13. Fee

Als ich von Cambra Skadés Buch Eine Reise ins Land der Närrin erfuhr, musste ich es haben. Irgendwie schien es mir angemessen, etwas mehr Närrisches in mein ordentliches und diszipliniertes Leben zu lassen. Also, das Buch gefällt mir ausnehmend gut, ebenso die irgendwie rührenden Zeichnungen, die an Kinderbilder erinnern und soviel Ungeniertheit und Verspieltheit haben. Es hat auch sofort gewirkt: seit langem habe ich mal wieder ganz spontan bei der Hausarbeit gesungen.
Ich habe dann die 13. Fee, also die Unberechenbare, die Unruhestifterin, die vielleicht auch Ute Schirans Hindernisbereiterin entspricht, in mein Leben eingeladen. Denn wie wir ja alle aus dem Märchen wissen: sie kommt auf jeden Fall. Wenn sie eingeladen wird, ist sie vielleicht ein wenig gnädiger.
In katholischen Gegenden gibt es den Karneval, der den närrischen Kräften einen Zeit-Raum gibt. Die Protestanten haben es da schwer: sie müssen das ganze Jahr ernst, strebsam und ohne Raum für UnSinn sein (nicht umsonst ist der Protestantismus die Geisteshaltung, aus der der der Kapitalismus hervorgegangen ist). In anderen Kulturen hießen die Kräfte, die die gewohnte Ordnung durchkreuzten und jenseits jeglicher Moral agierten Heyoka, Loki, Coyote, Eshu usw. Ich nenne sie die 13. Fee, die Wesenheit, die gern ignoriert wird und dann kommt, wenn keine damit rechnet.
Dann wurde mir klar, daß die 13. Fee ohne meine Einladung schon seit Monaten bei mir ist. Sie hat mich vor einiger Zeit auf dem Markt über einen Korb stürzen lassen und kürzlich beim Aufsteigen auf den Roller von S. Neulich sprang mein Auto nicht an und ich konnte nicht zur Arbeit. Als es dann bei meinem KFZ-Mechaniker auf dem Hof stand, funktionierte es wieder wie gewohnt. Er sagte übrigens, Autos wären genau wie Menschen, launisch. Ich glaube, er hat Recht.

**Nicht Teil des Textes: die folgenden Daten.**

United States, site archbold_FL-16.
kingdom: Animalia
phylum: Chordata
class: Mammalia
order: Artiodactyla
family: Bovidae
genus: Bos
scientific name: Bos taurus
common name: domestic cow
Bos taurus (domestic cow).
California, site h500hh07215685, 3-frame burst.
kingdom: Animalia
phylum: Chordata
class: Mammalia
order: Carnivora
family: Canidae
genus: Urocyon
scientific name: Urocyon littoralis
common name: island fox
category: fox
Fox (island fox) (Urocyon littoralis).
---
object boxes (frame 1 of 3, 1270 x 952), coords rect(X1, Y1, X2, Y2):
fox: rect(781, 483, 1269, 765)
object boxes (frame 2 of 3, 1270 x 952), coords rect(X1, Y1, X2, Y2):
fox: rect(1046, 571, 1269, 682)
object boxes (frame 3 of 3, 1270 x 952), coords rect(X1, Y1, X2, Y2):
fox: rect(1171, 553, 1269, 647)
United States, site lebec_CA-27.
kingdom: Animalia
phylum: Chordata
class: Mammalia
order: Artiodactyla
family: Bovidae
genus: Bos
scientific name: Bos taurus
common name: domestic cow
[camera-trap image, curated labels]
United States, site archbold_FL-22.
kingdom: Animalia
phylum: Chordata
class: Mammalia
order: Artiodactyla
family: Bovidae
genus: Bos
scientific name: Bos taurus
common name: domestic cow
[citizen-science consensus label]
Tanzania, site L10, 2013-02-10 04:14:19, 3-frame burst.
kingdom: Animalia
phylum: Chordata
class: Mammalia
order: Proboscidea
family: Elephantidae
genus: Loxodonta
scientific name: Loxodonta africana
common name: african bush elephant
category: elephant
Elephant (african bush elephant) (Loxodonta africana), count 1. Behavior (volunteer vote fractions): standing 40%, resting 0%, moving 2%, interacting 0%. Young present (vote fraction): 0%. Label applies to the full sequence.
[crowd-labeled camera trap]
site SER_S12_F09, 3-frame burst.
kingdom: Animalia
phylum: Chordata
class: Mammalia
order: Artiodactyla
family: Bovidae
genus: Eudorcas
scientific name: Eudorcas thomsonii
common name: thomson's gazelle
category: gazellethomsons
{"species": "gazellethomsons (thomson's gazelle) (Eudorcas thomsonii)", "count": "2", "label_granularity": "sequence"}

Und am Samstag wurde ich mal wieder von einer Biene in die Stirn gestochen. Einfach so, als ich gerade die Sense im Garten schwang. Ich nahm das erst mal sehr persönlich, schließlich bin ich dieses Jahr so oft wie noch nie gestochen worden. Innerhalb von 12 Stunden schwoll mein Gesicht zu einer fremdartigen Grimasse an, allerdings konnte ich wenigstens aus beiden Augen schauen. Am Samstagabend konnte ich nicht zu B.s Abschiedsfeuer und Sonntag nicht zum De Immen-Treffen. Ich verteilte das Fladenbrot und den Tomaten-Zwiebel-Butteraufstrich, die ich für dasTreffen vorbereitet hatte, in der Nachbarschaft und wendete alle Heilmethoden auf mich an, die mir einfielen. Nachts hatte ich einen Alptraum, tagsüber lief ich mit Sonnenbrille herum. Immerhin hatte ich jetzt Zeit, mich mal wieder um den Garten zu kümmern. M., die mir wieder mit Homöopathie half, sagte heute beim Anblick meiner Schlitzaugen: "Tibetan style." Da musste ich lachen. Ja, Lachen ist wohl die beste Möglichkeit, diesem neuerlichen Missgeschick zu begegnen.
Was hat mir das alles zu sagen? Ich habe da durchaus so meine Ahnungen. Die behalte ich vorerst für mich.

Heute ging ich nicht zur Arbeit und morgen bleibe ich auch zu Hause: ich will in der Klinik schließlich nicht auch mit Sonnenbrille rumlaufen. Und nein, ich will auch kein Cortison, wie mir vorgeschlagen wurde, und ebenso wenig eine Diskussion darüber.
Und als ich heute unbehelligt von den Bienen - mit denen hatte ich vorher ein Gespräch - wieder mit der Sense meine Bahnen zog, hatte ich das Gefühl, daß der Stich auch etwas Gutes gebracht hat: Zeit!
Heute Morgen stand ich um 4:00 auf, setzte mich vors Haus unter die deutlich sichtbare Milchstraße und sah mir die Mondfinsternis an.